Por: Nina Eiras Dias de Oliveira

 

O coração, por milhares de anos, foi cercado de mistérios e superstição, visto como o centro das emoções do homem e a grande fonte de vida. Os egípcios antigos, antes de embalsamar seus mortos, retiravam-lhes todos os outros órgãos do corpo, deixando, apenas, o coração. Para eles o coração era a sede da alma, centro de inteligência e de todas as emoções humanas. Na pré-história, em muitos desenhos nas paredes das cavernas, o coração é apontado como alvo para o caçador.

Muitas descobertas foram feitas a partir de então, desvendando os mistérios do órgão. Os avanços tecnológicos são fascinantes e nos permitem, hoje, fazer mais e mais coisas embora tenhamos a sensação de ter cada vez menos tempo. Nunca antes em nossa história fomos tão poderosos. A cirurgia cardíaca, por exemplo, jamais teria atingido o grau de avanço atual não fossem as muitas e sofisticadas técnicas diagnósticas. Mas, observando a equipe do dr. Kanin Kalil Kassab (1), no Hospital Santa Teresa, em Petrópolis, percebo que não só a sofisticação e conhecimento tecnológico estão envolvidos no sucesso cirúrgico. O dr. Kalil, habilmente, lida com uma série de dificuldades como: contorções, dilatações, lapidações, sangramentos e estenoses nos procedimentos cirúrgicos e se apóia numa equipe que, bem coordenada, encontra na Graça toda presteza, generosidade e capacidade de liderança no bem estar social da equipe; na Andréa a agilização da entrega dos instrumentos necessários, no Dr. “Zé Carlos” a parceria nos procedimentos cirúrgicos; no dr. Ernani o controle da anestesia e certeza de que o paciente tira aquele “soninho” necessário e oportuno e, no “Beto”,  toda   técnica na coordenação do coração-pulmão artificial. Aliás, uma máquina fantástica que tornou possível ao cirurgião abrir e olhar o interior do coração o que não se podia fazer antes pois, com uma abertura muito pequena, o sangue turvava a visão, dificultando a cirurgia. Juntos agem em prol de salvar a vida e oferecer melhores condições ao paciente em sua existência. João Augusto Pompéia (2), afirma que a ação médica, na verdade, implica em se adiar a morte e salvar o tempo. “Salvar o tempo não é salvar horas, dias, anos; é salvar aquela condição em que os homens podem dizer: agora é tempo de plantar, agora é tempo de colher, agora é tempo de trabalhar, agora é tempo de descansar; agora é tempo de cuidar, agora é tempo de se entregar; e, assim, sucessivamente.”
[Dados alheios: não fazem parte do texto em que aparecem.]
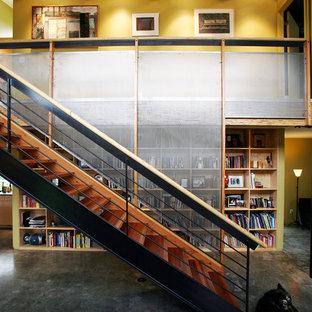 Imagen de escalera suspendida, urbana, pequeña, sin contrahuella, con escalones de madera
No acompanhamento com pacientes cardiopatas percebo que o adoecer pode nos trazer não só a limitação e redução da liberdade de realizar nosso próprio existir em sua totalidade mas, também, apontar para uma proximidade com um jeito de ser mais próprio. Medard Boss, médico psiquiatra, assinala que é necessário esclarecer duas questões junto com o paciente: qual é a relação com o mundo que está perturbada e, de que maneira esta relação se mostra na esfera corporal.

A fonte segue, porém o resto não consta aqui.